I was also worried about hiding a very hot potato indeed. In the years following the consolidation of power by the Cuban revolutionary government, the primary aim of US intelligence in Latin America was to undermine that power and destroy the example set by the Cuban model. Naturally they were anxious to capture informers who had come out of the Cuban programme to export the Revolution across Latin America. Every so often some bureaucrat or other took the plunge and fell into their net, but they were usually tram salesmen looking for a way into exile or counter-intelligence agents persuaded to get into bed with the US. In me they had a first-hand source that was potentially an unimaginable diplomatic and military propaganda coup, a real complication for the Cubans, and worse still, it implicated other countries. But they did not know it, nor could they imagine it. I, on the other hand, did know: it was a time bomb I had to swallow even if it exploded inside me, or in the best of cases, would take so long to digest that it would ruin my life anyway. The alternative was to make them kill me. But I did not want to die. So I sacrificed my vanity, and passed myself off as a first-class imbecile, consistent and believable.
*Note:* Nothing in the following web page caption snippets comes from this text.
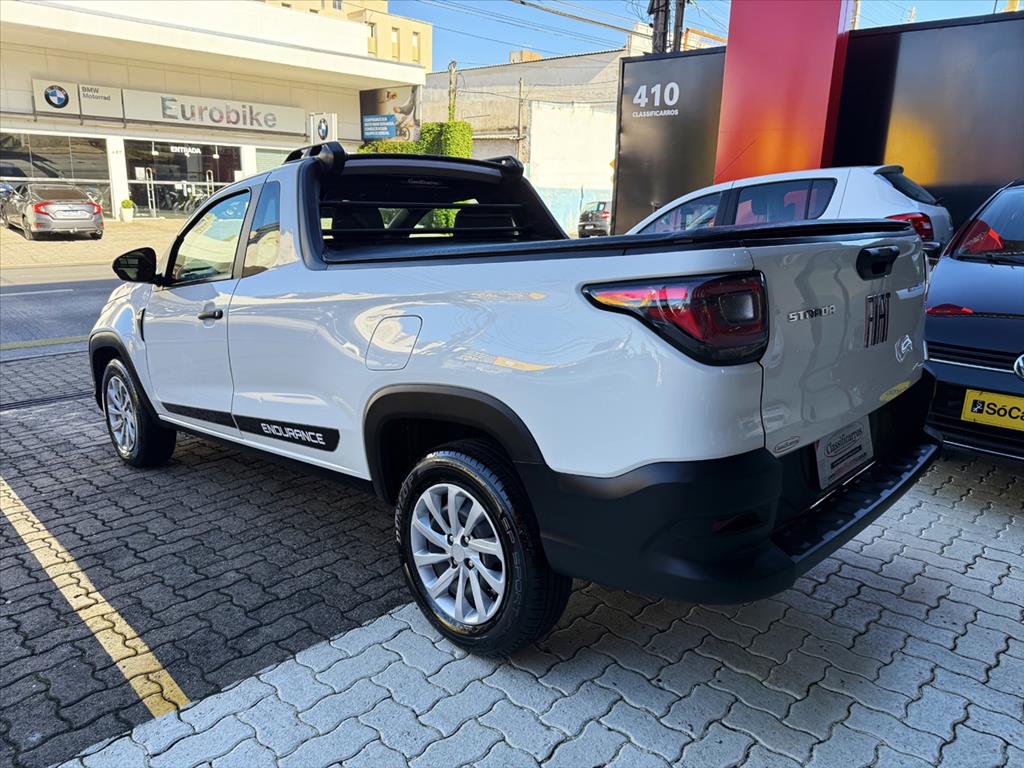 Fiat Strada - 1.4 FIRE FLEX ENDURANCE CS MANUAL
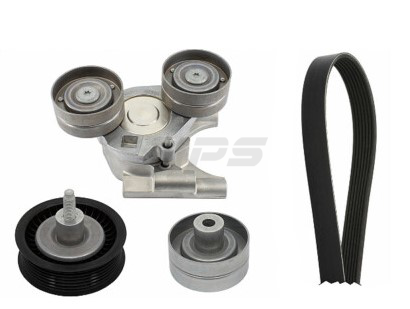 - F108D02 Kit courroie d'accessoire F108D02 : Kit courroie d'accessoire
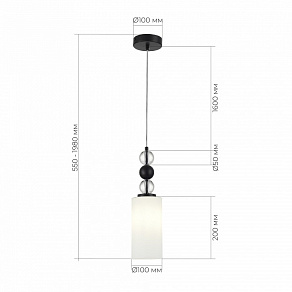 Подвесной светильник ST-Luce AURORA SL2003.403.01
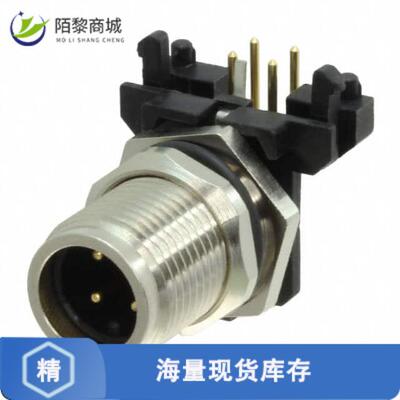 原装正品21033213401全新M12 A-CODE 4PIN MALE ANGLED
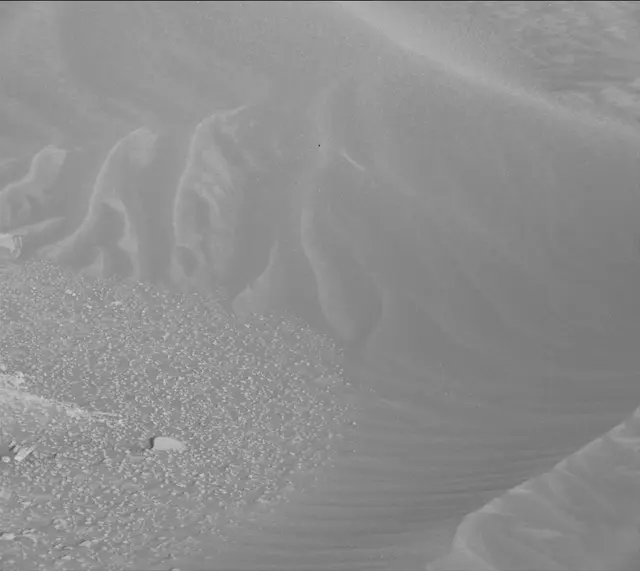 Sol 4222: Mast Camera (Mastcam)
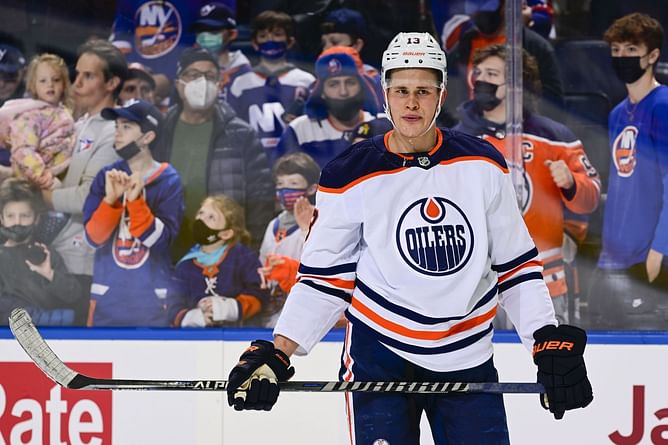 NHL Rumors: Insider shares positive update regarding former first-round pick Jesse Puljujarvi's return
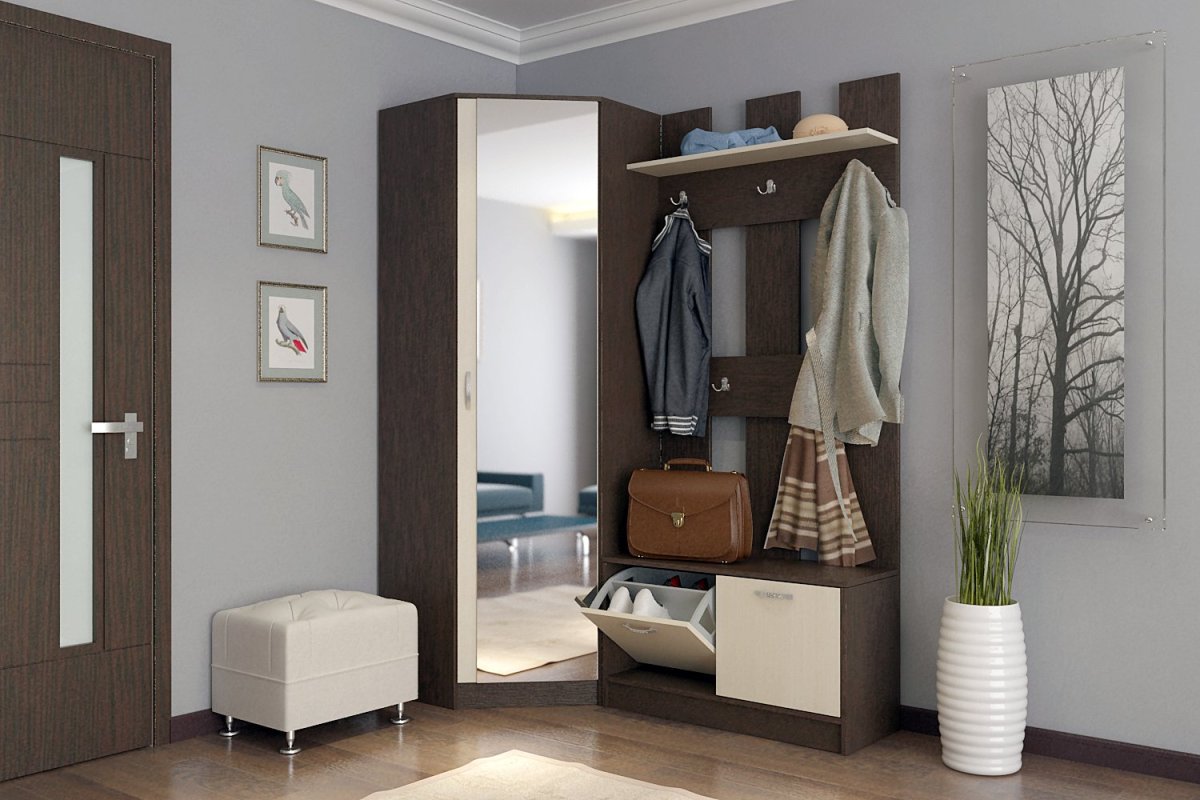 Прихожая Ольга хофф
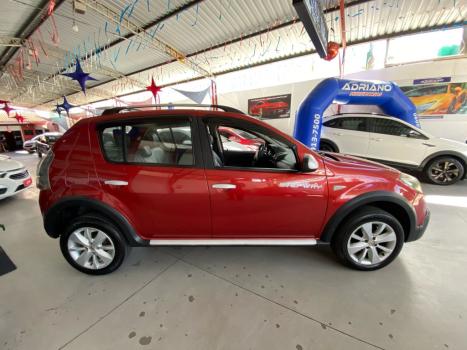 RENAULT Sandero 1.6 16V 4P FLEX SCE STEPWAY, Foto 9 RENAULT Sandero 1.6 16V 4P FLEX SCE STEPWAY, Foto 9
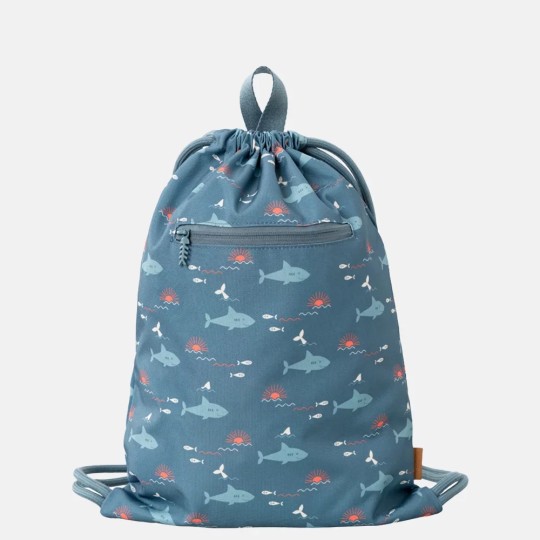 Fresk - Sacco per bambini - Disegno Fresk: Shark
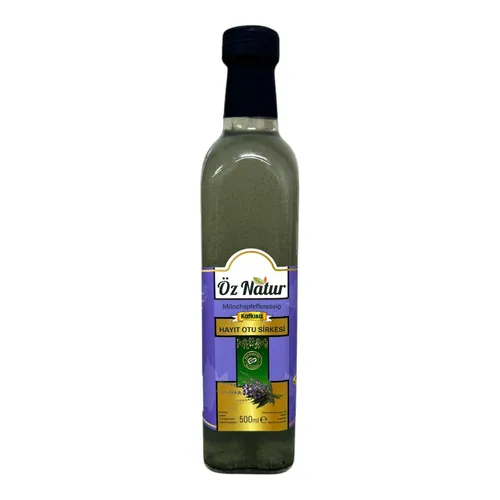 Öz Natur | Mönchspfefferessig 500ml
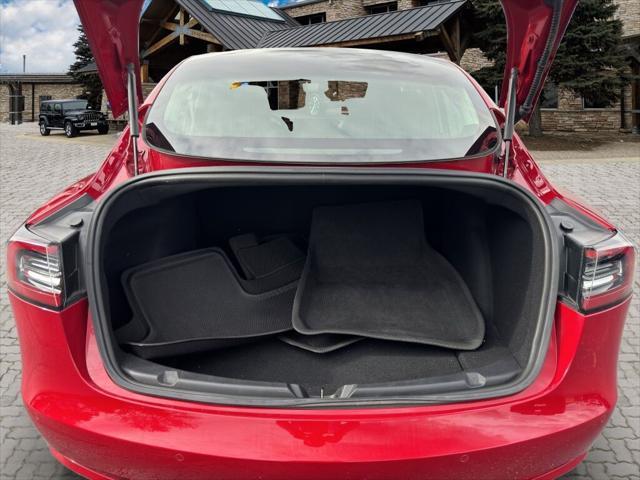 used 2018 Tesla Model 3 car, priced at $24,991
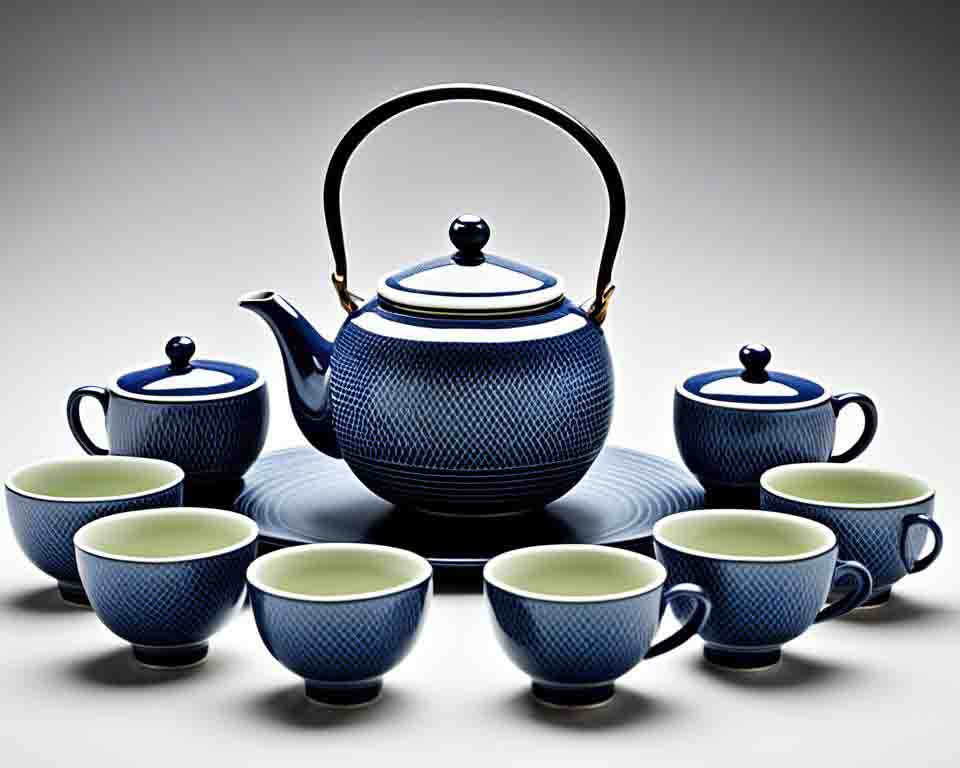 japanese tea set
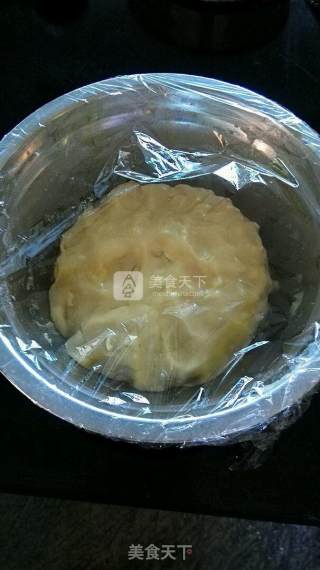 酥脆可口腰果饼干的做法步骤：4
The boarded up shack became my cell. They furnished
it with an old wrought iron bed, probably from a rubbish dump. The iron and bronze supports were kicked into place, but nothing could sort out the sagging rusty wire mesh base, which did not even have a mattress. Before bed, I ate the plat du jour, which was what the troops got every day: a sort of soup of potatoes and maize flour, with bits of fat or crackling floating in it, served on a tin plate accompanied by a tin beaker, both dented, for my own personal use. I also got a piss pot, a narrow-necked milk bottle. When the night sentry arrived at seven o’clock, my right wrist was handcuffed – with difficulty – to the wire mesh base. I used Che’s jacket to cover the part of the mesh without holes and lay down, able to change position painfully. Twelve hours later, with the change of guard, I was given breakfast: my beaker full of maté, and a piece of bread. They also took off my handcuffs, so settling myself by the crack in the door I observed what was going on.